I would like to announce that I have written a blog post commenting on this paper: https://www.cwts.nl/blog?artic.... The blog post discusses the difficulty of distinguishing between the use of impact factors at the level of journals and at the level of individual papers.
In addition to the comments made in the blog post, I also would like to raise the following issue.
In my view, the skewness of citation distributions can be interpreted in different ways, with different implications for the use of impact factors. Let me give two interpretations:
(1) This interpretation starts from the idea that citations provide a reasonable reflection of the quality of papers. Therefore the fact that within a single journal there are large differences in the number of citations received by papers indicates that there are large differences in the quality of papers. Consequently, the impact factor of a journal doesn’t properly reflect the quality of individual papers in the journal.
(2) This interpretation combines two ideas. The first idea is that citations are weak indicators of the quality of papers. Papers of similar quality on average have a similar number of citations, but there is a large standard deviation. Due to all kinds of ‘distorting factors’, papers of similar quality may differ a lot in the number of citations they receive. The second idea is that journals manage reasonably well to carry out quality control. Therefore the papers published in a journal are of more or less similar quality, so the standard deviation of the quality of the papers in a journal is relatively small. It follows from these two ideas that the impact factor, which is the average number of citations of the papers in a journal, provides a reasonable reflection the quality of individual papers in the journal (especially if the journal is sufficiently large, so that the above-mentioned ‘distorting factors’ in the citations received by individual papers cancel out). The fact that some papers in a journal receive many more citations than others is not the result of quality differences but instead it results from citations being weak indicators of quality, so it results from the above-mentioned ‘distorting factors’. In this interpretation, impact factors are a stronger rather than a weaker indicator of the quality of individual papers than citation counts.

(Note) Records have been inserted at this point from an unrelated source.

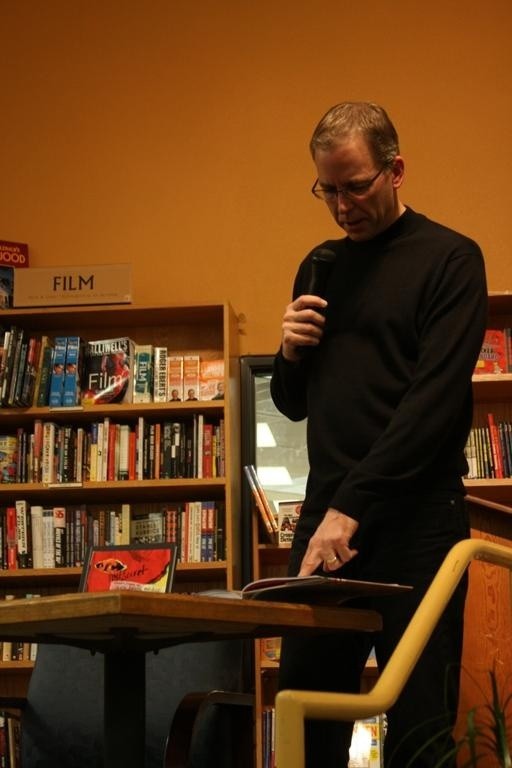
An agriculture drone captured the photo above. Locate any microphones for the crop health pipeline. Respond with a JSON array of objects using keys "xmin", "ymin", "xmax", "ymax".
[{"xmin": 292, "ymin": 248, "xmax": 335, "ymax": 360}]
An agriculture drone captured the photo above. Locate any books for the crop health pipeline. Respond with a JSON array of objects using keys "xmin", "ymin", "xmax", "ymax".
[
  {"xmin": 2, "ymin": 326, "xmax": 226, "ymax": 483},
  {"xmin": 471, "ymin": 325, "xmax": 512, "ymax": 374},
  {"xmin": 3, "ymin": 594, "xmax": 41, "ymax": 661},
  {"xmin": 262, "ymin": 706, "xmax": 383, "ymax": 768},
  {"xmin": 1, "ymin": 712, "xmax": 23, "ymax": 767},
  {"xmin": 245, "ymin": 464, "xmax": 306, "ymax": 543},
  {"xmin": 464, "ymin": 413, "xmax": 512, "ymax": 479},
  {"xmin": 2, "ymin": 501, "xmax": 224, "ymax": 592}
]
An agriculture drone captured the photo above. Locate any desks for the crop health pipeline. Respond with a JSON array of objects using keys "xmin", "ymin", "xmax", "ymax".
[{"xmin": 0, "ymin": 588, "xmax": 391, "ymax": 767}]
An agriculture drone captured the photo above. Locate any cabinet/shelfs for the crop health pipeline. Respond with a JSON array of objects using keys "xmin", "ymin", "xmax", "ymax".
[
  {"xmin": 0, "ymin": 296, "xmax": 243, "ymax": 705},
  {"xmin": 464, "ymin": 286, "xmax": 512, "ymax": 540}
]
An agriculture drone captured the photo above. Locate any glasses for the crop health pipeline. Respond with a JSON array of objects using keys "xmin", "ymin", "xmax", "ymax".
[{"xmin": 311, "ymin": 163, "xmax": 389, "ymax": 201}]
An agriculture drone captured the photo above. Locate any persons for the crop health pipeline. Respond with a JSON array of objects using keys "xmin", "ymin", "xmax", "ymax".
[{"xmin": 269, "ymin": 101, "xmax": 487, "ymax": 768}]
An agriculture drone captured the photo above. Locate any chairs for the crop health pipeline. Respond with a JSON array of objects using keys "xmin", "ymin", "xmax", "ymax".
[{"xmin": 1, "ymin": 581, "xmax": 262, "ymax": 767}]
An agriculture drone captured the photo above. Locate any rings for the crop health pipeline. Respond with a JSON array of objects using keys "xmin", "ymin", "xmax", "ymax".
[{"xmin": 327, "ymin": 556, "xmax": 336, "ymax": 564}]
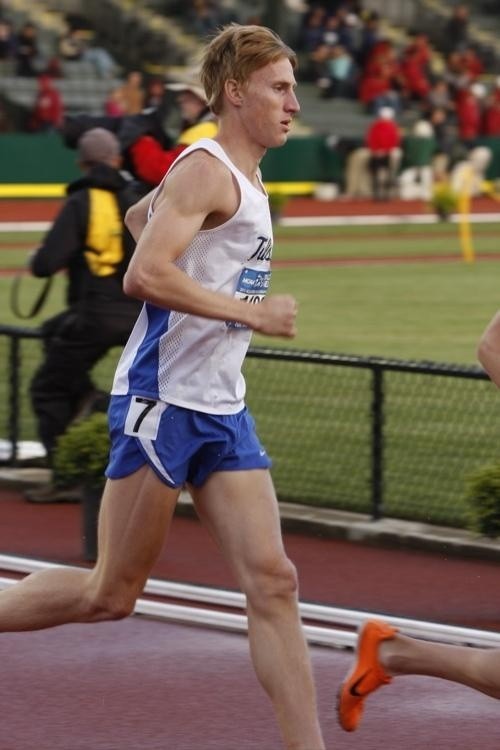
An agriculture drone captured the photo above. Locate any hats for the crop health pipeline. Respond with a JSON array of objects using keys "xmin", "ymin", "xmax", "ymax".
[{"xmin": 165, "ymin": 69, "xmax": 209, "ymax": 106}]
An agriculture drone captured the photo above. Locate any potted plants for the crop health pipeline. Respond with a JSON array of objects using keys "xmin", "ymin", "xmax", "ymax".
[{"xmin": 52, "ymin": 413, "xmax": 117, "ymax": 563}]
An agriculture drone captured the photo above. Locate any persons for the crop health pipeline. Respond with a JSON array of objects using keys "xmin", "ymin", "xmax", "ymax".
[
  {"xmin": 176, "ymin": 1, "xmax": 500, "ymax": 204},
  {"xmin": 337, "ymin": 309, "xmax": 500, "ymax": 731},
  {"xmin": 24, "ymin": 128, "xmax": 146, "ymax": 505},
  {"xmin": 2, "ymin": 22, "xmax": 327, "ymax": 749},
  {"xmin": 0, "ymin": 10, "xmax": 217, "ymax": 181}
]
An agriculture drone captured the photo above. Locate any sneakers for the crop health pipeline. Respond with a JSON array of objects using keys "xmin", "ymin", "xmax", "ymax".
[
  {"xmin": 22, "ymin": 486, "xmax": 85, "ymax": 504},
  {"xmin": 338, "ymin": 620, "xmax": 400, "ymax": 732}
]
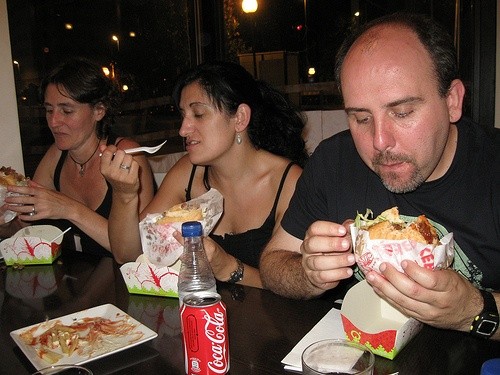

The interpretation that the authors seem to follow in their paper, and that for instance also seems to be followed in the DORA declaration, is the first one. However, the empirical results presented by the authors, showing that citation distributions are highly skewed, are compatible with both interpretations provided above. In the second interpretation, there is no reason to reject the use of IFs to assess individual papers in a journal. Therefore, if the authors want to reject the use of IFs for this purpose, I believe they need to provide an additional argument to make clear why the first interpretation is more reasonable than the second one. I do think that the first interpretation is indeed more reasonable than the second one, but a careful argument is needed to make clear why this is the case and on which assumptions this is based.